On Tuesday I bought new running shoes. Even with the limited mileage I racked up since my knee scope, I finally managed to pass the 300-500 mile threshold that runners religiously change out their shoes. Most running stores have people who fawn over you and help you pick out a pair of shoes. The ritual goes as follows: they examine the wear pattern of your current shoes; they watch you run in your current shoes; they bring out three pairs that should do the trick.
Of course a brand new pair of shoes are gonna feel great compared to the weathered and beaten pair you are wearing. So you play the Shoe Lottery Game: Will the pair I pick be the most expensive or the least? Trick question, they are all within $5 of each other.
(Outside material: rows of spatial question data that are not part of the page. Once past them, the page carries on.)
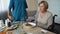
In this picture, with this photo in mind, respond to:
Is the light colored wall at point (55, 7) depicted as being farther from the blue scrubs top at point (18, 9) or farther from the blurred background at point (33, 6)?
the blue scrubs top at point (18, 9)

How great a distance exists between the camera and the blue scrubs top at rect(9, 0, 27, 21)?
2.74 meters

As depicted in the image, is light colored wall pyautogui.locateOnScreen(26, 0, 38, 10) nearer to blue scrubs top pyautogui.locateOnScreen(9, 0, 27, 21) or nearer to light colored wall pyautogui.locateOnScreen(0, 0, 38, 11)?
light colored wall pyautogui.locateOnScreen(0, 0, 38, 11)

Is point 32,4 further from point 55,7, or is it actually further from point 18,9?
point 18,9

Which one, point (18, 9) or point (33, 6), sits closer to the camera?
point (18, 9)

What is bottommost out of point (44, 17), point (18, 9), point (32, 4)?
point (44, 17)

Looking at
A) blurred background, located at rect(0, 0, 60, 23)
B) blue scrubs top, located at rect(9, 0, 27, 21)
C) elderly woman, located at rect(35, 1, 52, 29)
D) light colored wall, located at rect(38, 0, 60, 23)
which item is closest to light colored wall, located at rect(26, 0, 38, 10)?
blurred background, located at rect(0, 0, 60, 23)

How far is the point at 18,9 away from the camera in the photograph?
2801mm

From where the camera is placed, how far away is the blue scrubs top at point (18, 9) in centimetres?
274

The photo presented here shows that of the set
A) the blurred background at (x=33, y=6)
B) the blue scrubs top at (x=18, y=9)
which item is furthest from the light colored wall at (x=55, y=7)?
the blue scrubs top at (x=18, y=9)

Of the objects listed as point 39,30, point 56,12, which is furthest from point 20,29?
point 56,12

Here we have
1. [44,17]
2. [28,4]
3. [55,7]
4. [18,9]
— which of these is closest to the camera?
[44,17]

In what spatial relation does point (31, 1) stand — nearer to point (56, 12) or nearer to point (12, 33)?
point (56, 12)

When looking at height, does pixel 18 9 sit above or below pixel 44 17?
above

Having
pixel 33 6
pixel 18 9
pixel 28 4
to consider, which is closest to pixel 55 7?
pixel 33 6
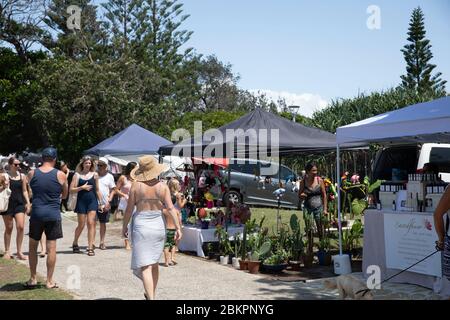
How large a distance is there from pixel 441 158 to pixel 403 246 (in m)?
4.80

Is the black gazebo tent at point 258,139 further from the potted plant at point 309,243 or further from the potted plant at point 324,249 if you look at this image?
the potted plant at point 324,249

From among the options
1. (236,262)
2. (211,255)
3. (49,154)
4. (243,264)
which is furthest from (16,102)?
(49,154)

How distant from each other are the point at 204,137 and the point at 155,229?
499 centimetres

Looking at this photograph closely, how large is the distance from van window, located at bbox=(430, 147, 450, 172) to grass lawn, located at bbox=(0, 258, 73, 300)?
772 cm

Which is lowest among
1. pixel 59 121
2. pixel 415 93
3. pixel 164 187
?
pixel 164 187

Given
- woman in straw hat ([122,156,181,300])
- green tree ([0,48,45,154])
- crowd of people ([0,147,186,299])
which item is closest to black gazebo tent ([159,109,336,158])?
crowd of people ([0,147,186,299])

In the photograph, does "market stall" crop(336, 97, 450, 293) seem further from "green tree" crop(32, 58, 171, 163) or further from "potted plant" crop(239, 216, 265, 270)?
"green tree" crop(32, 58, 171, 163)

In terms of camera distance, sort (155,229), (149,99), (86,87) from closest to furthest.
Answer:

I went to Dick's Sporting Goods and didn't experience any of that. They are a sporting goods store, not a shoe store. There was a sales person who did help but he wasn't there to sell shoes so much as simply stock the aisles. He said a few things which made me think he had a ballpark idea of what he was talking about but he also said somethings that made me think, WTF. He said that the shoes he recommended would be good for quarter mile to 3 miles runs and as you upgrade to five miles and beyond, you wouldn't have to come back and get a different style of shoe. Apparently he hasn't met very many marathoners.
Still, based on selection available, my shoe size, and comfort, I did go with the Asics Gel-Kayano 18, the second most expensive pair of shoes, the ones he recommended. It bugs me that I spent so much on these shoes ($150 after a $10 off DSG card) so I can only hope that with the mileage I'm logging these days, this shoe lasts well into Summer.